Extract provided:
- - - - - - -
NJ Transit has dismantled a steel-framed radio tower that replaced the ornate
clock tower that once graced the roof of Hoboken Terminal.
The agency, which owns the nearly century-old terminal, will build a replica
of the old four-faced clock tower as part of a $115 million rehabilitation
project that seeks to restore the terminal to its original design, with ferry
service returning to five of the six original slips and redevelopment of the
adjacent rail yard.
"I was so happy to hear about the clock tower. This has been a project I've
been pursuing for nine years now," said Mayor David Roberts, who began
pressing NJ Transit to include the clock tower as part of any terminal renovation
project when he was a city councilman before becoming mayor five years ago.
City historian Lenny Luizzi said local officials had been losing faith that
the clock tower would ever be rebuilt. "It seems like now it's going to
happen," he said. "I just feel very good about it."
The tower, designed by artist Kenneth Murchinson, was part of the original
terminal built by the Delaware, Lackawanna & Western Railroad in 1907. It was
taken down in the late 1940s after it was damaged by lightning, Luizzi said.
Part of the terminal's Beaux-Arts design, the tower stood 203 feet tall and
featured four-foot backlit letters spelling the word "LACKAWANNA" on all four
sides, as well as four pediment clock faces and a large, hipped roof topped
by a flagpole.
"The clock tower was one of the tallest, most important pieces of
architecture on the Jersey side of the river," Roberts said. "It signified to everyone
in a very proud way where the Hoboken Terminal was and where the city of
Hoboken was."
"I'm, of course, excited," said Theresa Castellano, chairwoman of the Hoboken
Historical Preservation Commission. "NJ Transit is trying to restore the
building to what it once was, and we certainly applaud any restoration that
would go on. It's like having respect for your grandmother."
Hoboken Terminal, which serves 40,000 commuters a day and was added to the
National Register of Historic Places in 1973, has a distinguished past and has
been rejuvenated as a hub of rail, light rail, ferry and bus transportation
for the bustling city of 40,000.
"That terminal is considered one of the most important transportation
stations in the country," Roberts said. "It became an enormous location for
commerce."
Decades after the clock tower was taken down, it was replaced on its original
footprint by a tall, antenna-like radio tower with none of the old spire's
architectural charm.
- - - - - - -
Data records:

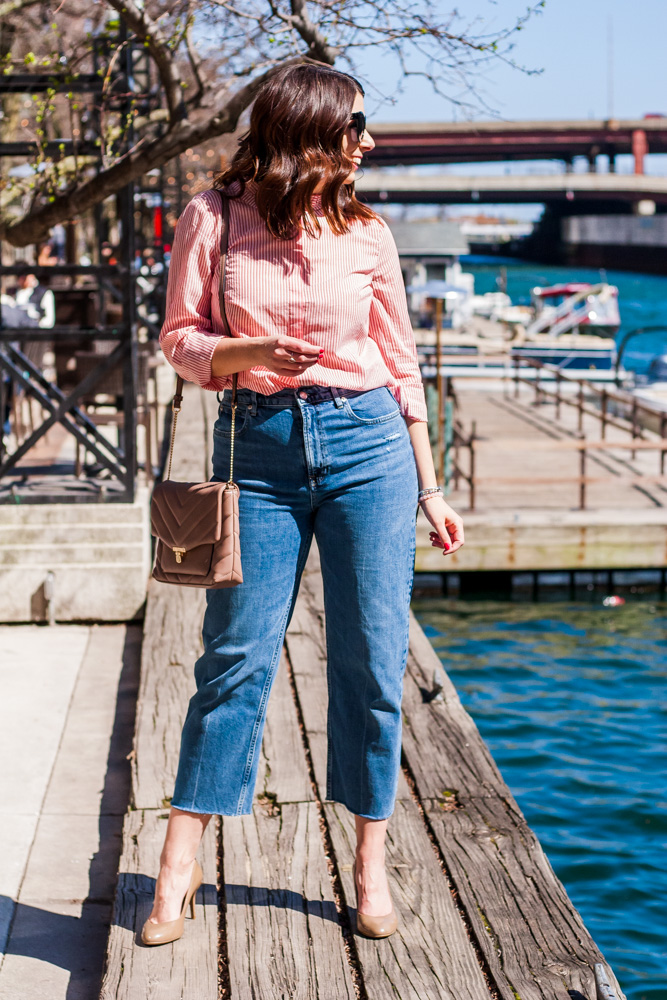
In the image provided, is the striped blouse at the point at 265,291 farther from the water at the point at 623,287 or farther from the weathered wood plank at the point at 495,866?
the water at the point at 623,287

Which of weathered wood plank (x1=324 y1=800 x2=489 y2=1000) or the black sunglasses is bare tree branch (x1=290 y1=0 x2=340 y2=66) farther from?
weathered wood plank (x1=324 y1=800 x2=489 y2=1000)

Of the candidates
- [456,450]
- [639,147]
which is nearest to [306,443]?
- - - - - - -
Exercise: From the article on the Hoboken Terminal clock tower above, extract the passage from "City historian Lenny" up to and including "lightning, Luizzi said.", copied word for word.

Final result:
City historian Lenny Luizzi said local officials had been losing faith that
the clock tower would ever be rebuilt. "It seems like now it's going to
happen," he said. "I just feel very good about it."
The tower, designed by artist Kenneth Murchinson, was part of the original
terminal built by the Delaware, Lackawanna & Western Railroad in 1907. It was
taken down in the late 1940s after it was damaged by lightning, Luizzi said.